Benji felt totally fine today. Just once, as we were getting into the car to go to school, he said, “My tummy will feel better as the day goes on, right?” I asked him if it was hurting, and he said it was, a little. Then he moved on to the next thing, like it was no big deal. I’m so grateful. I feel like yesterday’s experience offered us valuable lessons moving forward.
After another busy day of work and school for everyone, we hustled and bustled around to more practices: guitar for Benji, and a meeting for Banyan to discuss a tackle football skills and conditioning workshop he wants to attend. I have been on the fence about allowing this for quite some time. I’ve read the science, I know the statistics.
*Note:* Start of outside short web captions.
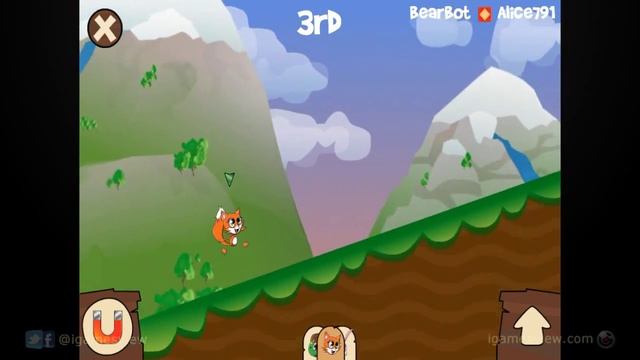 Fun Run - Multiplayer Race - iPhone & iPad Gameplay Video смотреть онлайн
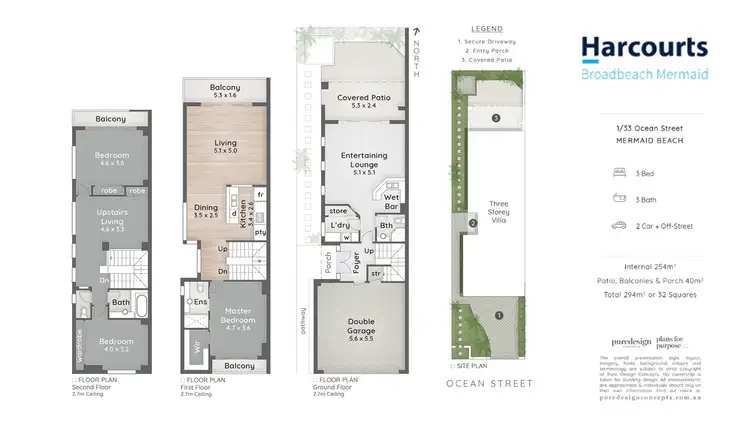 Floorplan of Homely semi-detached listing, 1/33 Ocean Street, Mermaid Beach QLD 4218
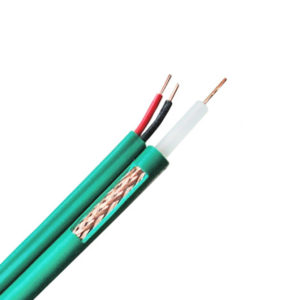 Câble coaxial cctv KX6 avec alimentation vert (Vendu en mètre)
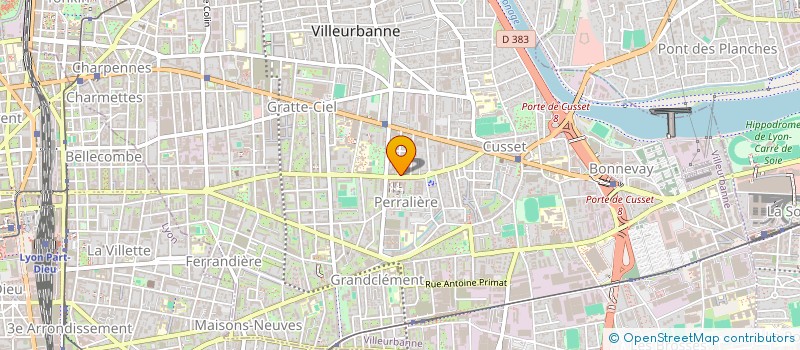 localisation de l'entreprise LA CASCADE  VILLEURBANNE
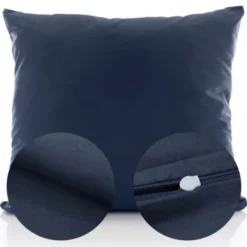 Poszewka Bawełna 70 x 80 Jednolita Ola Granat Navy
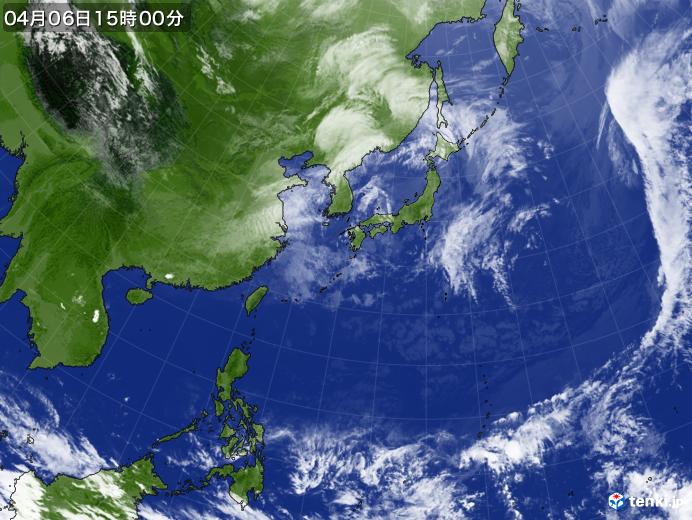 実況天気図(2023年04月06日)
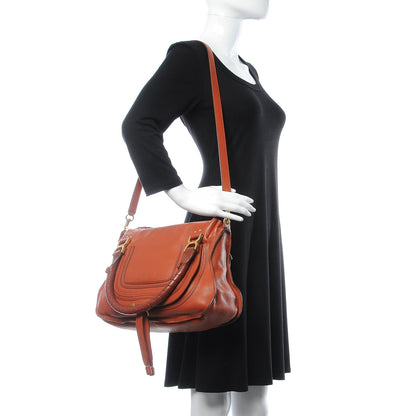 Chloe Calfskin Medium Marcie Satchel Tan 2 of 15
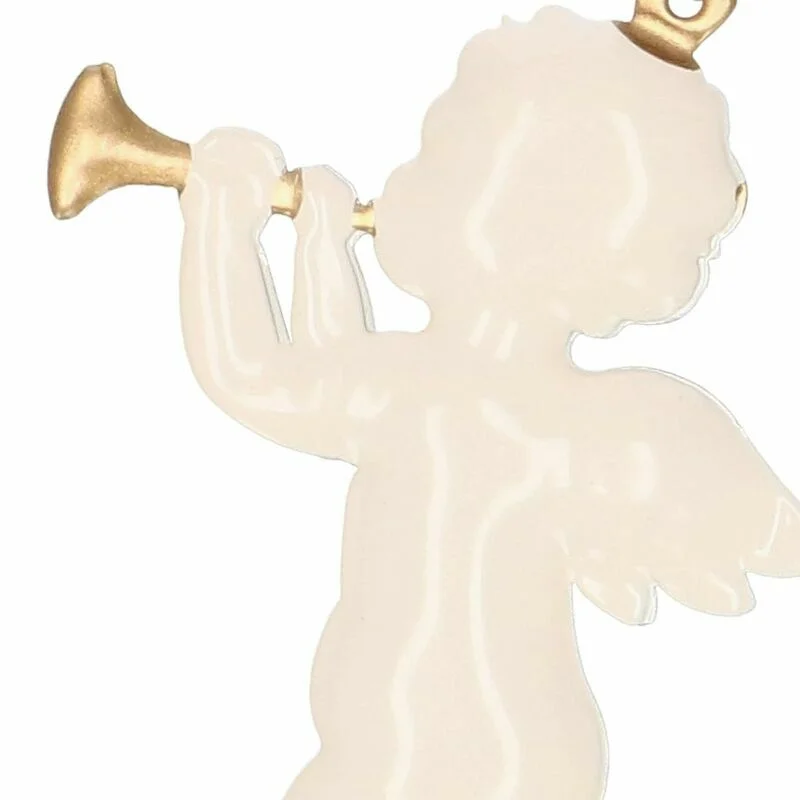 Metaliniai eglutės žaisliukai „Angelas“ 3 vnt., 7,5 cm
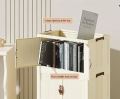 3 Layer Folding Storage Wardrobe ABS Plastic With Wheels. 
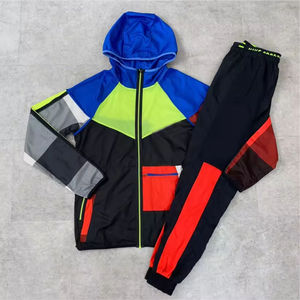 Fabricants en vrac 2024 haute qualité bloc de couleurs coupe-vent personnalisé survêtements coupe-vent en nylon pour hommes - Product Image 2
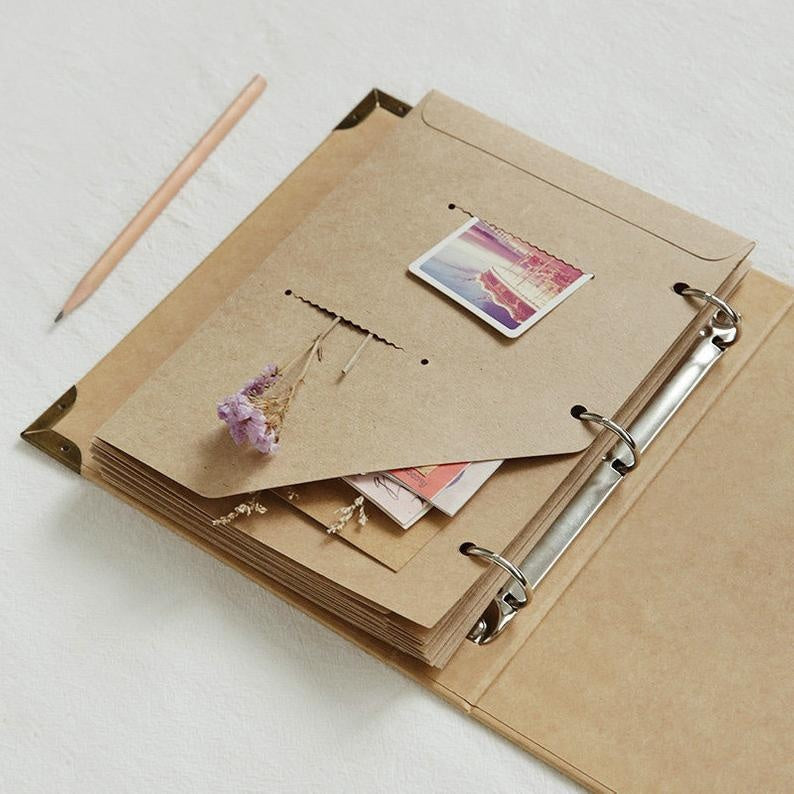 Scrapbook Album With Folding Pages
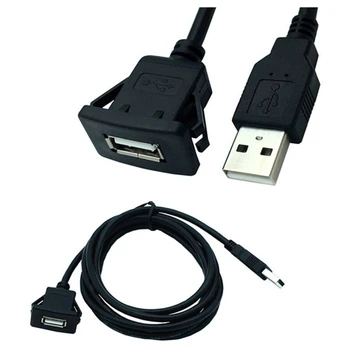 Automobilio prietaisų Skydelyje Flush Mount Line USB 2.0 Prievadą Skydelio prailginimo Laido Lizdas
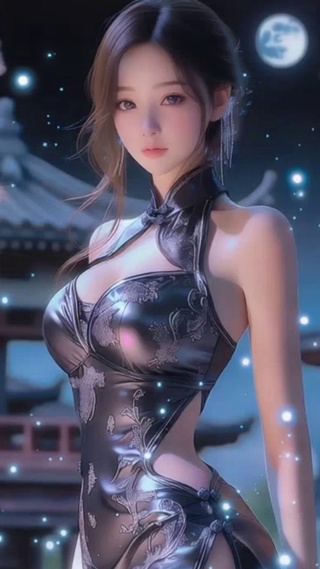 墨袍映月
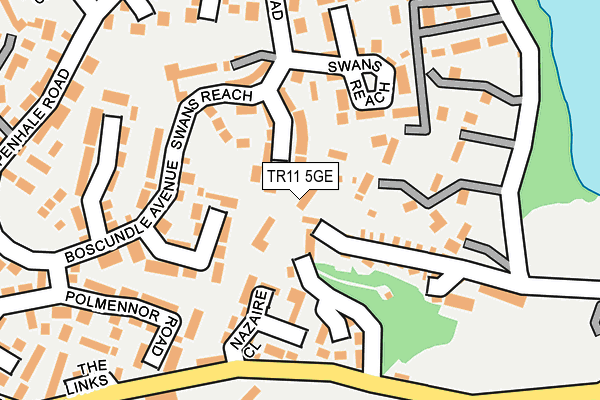 TR11 5GE map - OS OpenMap – Local (Ordnance Survey)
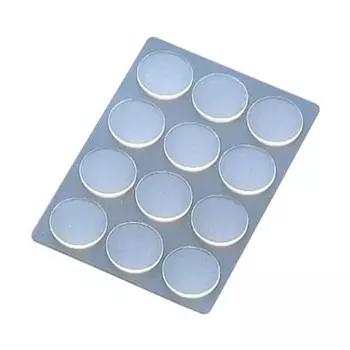 Plus adhesive pin Lipitac 20mm 12 pieces clear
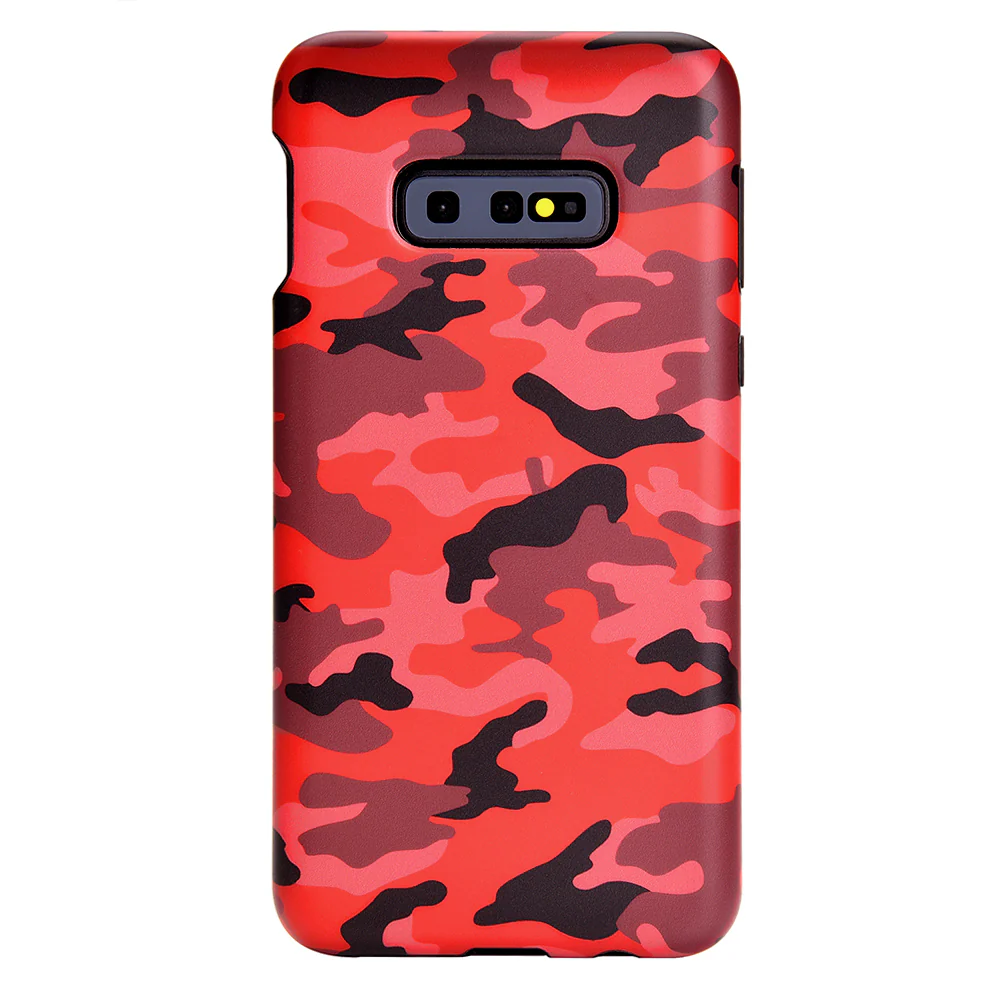 Red Camo Samsung Galaxy Case - Image 34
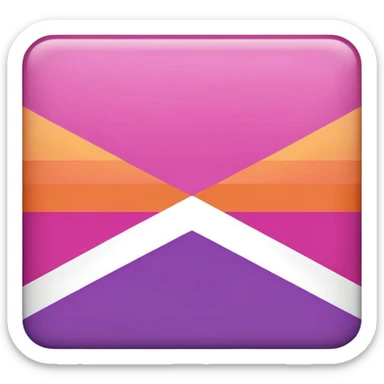 Lesbian flag sticker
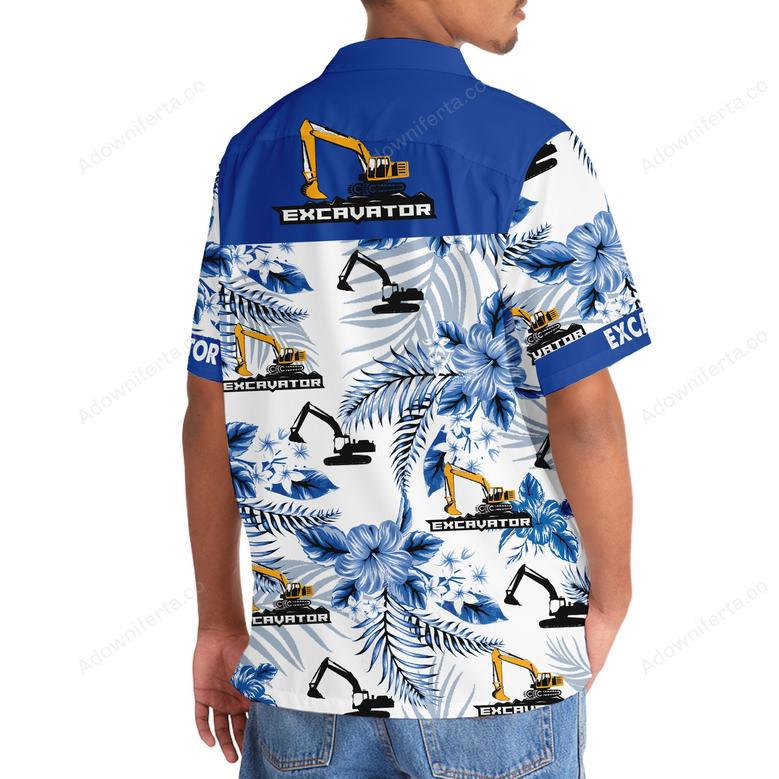 Tropical Excavator Hawaiian Shirt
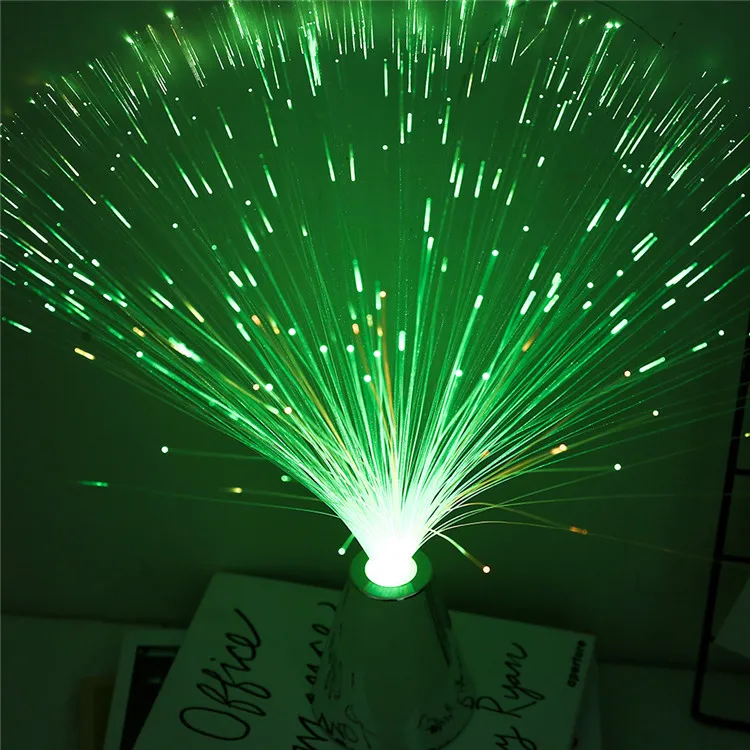 Luminous starry sky shape wedding party christmas decoration LED optic fiber gypsophila light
I’ve thought, I already have one child at risk. Am I crazy for putting my other child in harm’s way? His flag coaches have told me what a natural talent he has, and I can see it on the field. He’s about to age out of flag football, and he is desperate to go to the next level. He has begged me. Pleaded with me. But more than all of that, I have never seen Banyan experience such joy, or such confidence, as he experiences when he’s playing football. And during this last year, joy and confidence have not come easily for our eldest boy. So, we will start with this skills and conditioning workshop, and see what happens. We are prioritizing joy over fear.
We came home from the football meeting just a few minutes before Michael came home from work. We all sat down for stir-fry and our nightly game of Two Truths and a Lie. Benji is experiencing the week-after-steroids effects fully, and at one point he climbed up onto the table and screamed at the top of his lungs. But we roll with it. On the nights that it works out this way, where we are all together around the table, things just feel so right.